» **SHORT PROBLEM**
Copy the line with "Is the answer" and all lines following it through the last line of the entries, exactly as written.

» **SOURCE DATA**
** begin **

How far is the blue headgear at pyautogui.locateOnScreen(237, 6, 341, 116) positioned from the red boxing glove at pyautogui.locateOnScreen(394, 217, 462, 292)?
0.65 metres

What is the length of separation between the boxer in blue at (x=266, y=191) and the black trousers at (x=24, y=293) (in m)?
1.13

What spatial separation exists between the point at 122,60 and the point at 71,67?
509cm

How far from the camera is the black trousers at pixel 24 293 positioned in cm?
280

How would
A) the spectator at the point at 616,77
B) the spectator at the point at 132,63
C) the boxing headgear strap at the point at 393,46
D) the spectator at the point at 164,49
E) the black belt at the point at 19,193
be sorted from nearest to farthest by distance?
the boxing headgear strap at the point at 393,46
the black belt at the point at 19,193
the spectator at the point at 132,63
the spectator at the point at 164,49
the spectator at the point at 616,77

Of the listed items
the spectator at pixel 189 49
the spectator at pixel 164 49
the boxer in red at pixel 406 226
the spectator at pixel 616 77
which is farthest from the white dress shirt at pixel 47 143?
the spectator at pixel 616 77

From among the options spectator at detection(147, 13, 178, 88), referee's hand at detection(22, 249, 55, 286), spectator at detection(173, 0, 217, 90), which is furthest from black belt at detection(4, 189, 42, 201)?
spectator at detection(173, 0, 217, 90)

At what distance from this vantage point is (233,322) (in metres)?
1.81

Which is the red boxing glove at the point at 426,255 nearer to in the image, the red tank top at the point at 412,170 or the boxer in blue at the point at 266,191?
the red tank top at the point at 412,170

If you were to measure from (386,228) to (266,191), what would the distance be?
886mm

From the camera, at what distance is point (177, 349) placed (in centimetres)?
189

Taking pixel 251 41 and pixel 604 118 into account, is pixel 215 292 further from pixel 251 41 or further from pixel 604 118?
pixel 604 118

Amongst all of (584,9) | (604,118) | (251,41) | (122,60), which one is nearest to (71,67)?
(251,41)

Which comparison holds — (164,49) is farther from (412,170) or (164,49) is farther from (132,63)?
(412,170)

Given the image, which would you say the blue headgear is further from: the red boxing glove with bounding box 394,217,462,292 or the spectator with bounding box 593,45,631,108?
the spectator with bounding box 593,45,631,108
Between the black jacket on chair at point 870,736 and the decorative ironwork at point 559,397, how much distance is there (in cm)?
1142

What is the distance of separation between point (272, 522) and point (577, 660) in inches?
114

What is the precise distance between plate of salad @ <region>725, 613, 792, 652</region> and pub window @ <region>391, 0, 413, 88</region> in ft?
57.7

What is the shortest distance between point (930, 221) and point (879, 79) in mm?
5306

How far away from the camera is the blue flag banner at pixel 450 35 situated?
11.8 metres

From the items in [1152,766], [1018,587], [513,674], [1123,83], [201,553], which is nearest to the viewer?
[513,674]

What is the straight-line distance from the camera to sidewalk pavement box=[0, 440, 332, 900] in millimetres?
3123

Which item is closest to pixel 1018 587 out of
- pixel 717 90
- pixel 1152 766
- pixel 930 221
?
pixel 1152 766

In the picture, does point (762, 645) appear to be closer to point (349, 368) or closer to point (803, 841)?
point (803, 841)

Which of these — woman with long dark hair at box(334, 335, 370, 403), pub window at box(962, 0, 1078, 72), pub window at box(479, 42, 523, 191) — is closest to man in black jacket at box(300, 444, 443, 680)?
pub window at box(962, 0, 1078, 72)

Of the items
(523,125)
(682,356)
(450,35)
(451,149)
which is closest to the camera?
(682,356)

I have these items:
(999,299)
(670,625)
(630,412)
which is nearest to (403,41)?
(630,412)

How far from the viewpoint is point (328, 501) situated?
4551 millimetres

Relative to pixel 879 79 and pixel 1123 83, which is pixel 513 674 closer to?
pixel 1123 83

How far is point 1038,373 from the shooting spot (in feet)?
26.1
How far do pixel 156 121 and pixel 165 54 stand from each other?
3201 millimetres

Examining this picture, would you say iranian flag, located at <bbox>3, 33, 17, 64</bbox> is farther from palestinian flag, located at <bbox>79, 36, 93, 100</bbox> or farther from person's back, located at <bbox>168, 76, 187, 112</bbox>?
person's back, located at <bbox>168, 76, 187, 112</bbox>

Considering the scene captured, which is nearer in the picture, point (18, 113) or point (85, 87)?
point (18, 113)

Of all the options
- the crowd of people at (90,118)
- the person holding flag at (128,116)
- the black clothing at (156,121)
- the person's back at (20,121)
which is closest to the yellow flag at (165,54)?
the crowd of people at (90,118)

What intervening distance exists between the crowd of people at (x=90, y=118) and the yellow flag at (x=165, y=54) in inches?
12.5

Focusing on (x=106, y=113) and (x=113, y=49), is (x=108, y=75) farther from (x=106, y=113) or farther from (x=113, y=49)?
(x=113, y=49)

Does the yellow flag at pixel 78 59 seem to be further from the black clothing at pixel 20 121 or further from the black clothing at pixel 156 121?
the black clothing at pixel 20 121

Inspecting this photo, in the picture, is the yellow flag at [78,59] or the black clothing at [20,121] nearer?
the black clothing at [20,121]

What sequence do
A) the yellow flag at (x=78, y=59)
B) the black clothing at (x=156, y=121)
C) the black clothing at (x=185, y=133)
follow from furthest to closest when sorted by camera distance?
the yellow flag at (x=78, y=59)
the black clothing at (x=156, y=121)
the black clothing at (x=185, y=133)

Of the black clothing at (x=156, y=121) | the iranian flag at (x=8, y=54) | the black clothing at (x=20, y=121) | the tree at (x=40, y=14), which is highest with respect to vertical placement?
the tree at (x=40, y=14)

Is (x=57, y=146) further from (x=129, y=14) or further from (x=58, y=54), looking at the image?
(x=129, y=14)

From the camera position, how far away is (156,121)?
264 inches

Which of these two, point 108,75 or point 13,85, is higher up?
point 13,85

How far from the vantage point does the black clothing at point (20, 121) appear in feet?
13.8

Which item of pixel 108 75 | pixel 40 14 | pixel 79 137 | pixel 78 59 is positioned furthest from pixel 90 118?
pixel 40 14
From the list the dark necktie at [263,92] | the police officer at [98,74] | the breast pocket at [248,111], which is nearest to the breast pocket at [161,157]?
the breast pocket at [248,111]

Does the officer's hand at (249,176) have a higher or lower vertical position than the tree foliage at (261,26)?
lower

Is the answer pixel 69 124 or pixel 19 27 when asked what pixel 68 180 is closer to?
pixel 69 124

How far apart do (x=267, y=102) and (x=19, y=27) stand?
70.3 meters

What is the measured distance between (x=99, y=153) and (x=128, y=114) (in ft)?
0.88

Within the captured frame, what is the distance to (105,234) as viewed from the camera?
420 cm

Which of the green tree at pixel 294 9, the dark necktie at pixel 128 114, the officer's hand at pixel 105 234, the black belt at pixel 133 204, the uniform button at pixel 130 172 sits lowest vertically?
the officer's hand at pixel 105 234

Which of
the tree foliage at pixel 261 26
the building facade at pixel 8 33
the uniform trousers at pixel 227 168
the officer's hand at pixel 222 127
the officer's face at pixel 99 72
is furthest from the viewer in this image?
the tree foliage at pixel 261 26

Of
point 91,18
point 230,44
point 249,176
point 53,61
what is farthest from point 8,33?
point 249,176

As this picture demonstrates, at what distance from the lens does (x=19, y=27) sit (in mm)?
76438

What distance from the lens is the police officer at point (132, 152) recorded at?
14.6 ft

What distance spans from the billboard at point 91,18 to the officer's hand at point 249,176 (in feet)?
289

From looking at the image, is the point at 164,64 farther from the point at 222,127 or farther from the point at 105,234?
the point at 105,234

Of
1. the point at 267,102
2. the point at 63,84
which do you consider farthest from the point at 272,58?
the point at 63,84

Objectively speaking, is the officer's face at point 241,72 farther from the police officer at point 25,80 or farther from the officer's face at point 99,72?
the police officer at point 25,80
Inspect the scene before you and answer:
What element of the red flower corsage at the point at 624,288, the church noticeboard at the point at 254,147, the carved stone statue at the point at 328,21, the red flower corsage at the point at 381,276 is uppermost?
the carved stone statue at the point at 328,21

** end **

» **EXPECTED OUTPUT**
Is the answer pixel 69 124 or pixel 19 27 when asked what pixel 68 180 is closer to?
pixel 69 124

How far apart do (x=267, y=102) and (x=19, y=27) stand?
70.3 meters

What is the measured distance between (x=99, y=153) and (x=128, y=114) (in ft)?
0.88

Within the captured frame, what is the distance to (105,234) as viewed from the camera?
420 cm

Which of the green tree at pixel 294 9, the dark necktie at pixel 128 114, the officer's hand at pixel 105 234, the black belt at pixel 133 204, the uniform button at pixel 130 172 sits lowest vertically?
the officer's hand at pixel 105 234

Which of
the tree foliage at pixel 261 26
the building facade at pixel 8 33
the uniform trousers at pixel 227 168
the officer's hand at pixel 222 127
the officer's face at pixel 99 72
is furthest from the viewer in this image?
the tree foliage at pixel 261 26

Of
point 91,18
point 230,44
point 249,176
point 53,61
what is farthest from point 8,33?
point 249,176

As this picture demonstrates, at what distance from the lens does (x=19, y=27) sit (in mm)?
76438

What distance from the lens is the police officer at point (132, 152) recorded at?
14.6 ft

What distance spans from the billboard at point 91,18 to the officer's hand at point 249,176 (in feet)?
289

From looking at the image, is the point at 164,64 farther from the point at 222,127 or farther from the point at 105,234?
the point at 105,234

Of
1. the point at 267,102
2. the point at 63,84
which do you consider farthest from the point at 272,58?
the point at 63,84

Objectively speaking, is the officer's face at point 241,72 farther from the police officer at point 25,80 or farther from the officer's face at point 99,72?
the police officer at point 25,80
Inspect the scene before you and answer:
What element of the red flower corsage at the point at 624,288, the church noticeboard at the point at 254,147, the carved stone statue at the point at 328,21, the red flower corsage at the point at 381,276 is uppermost?
the carved stone statue at the point at 328,21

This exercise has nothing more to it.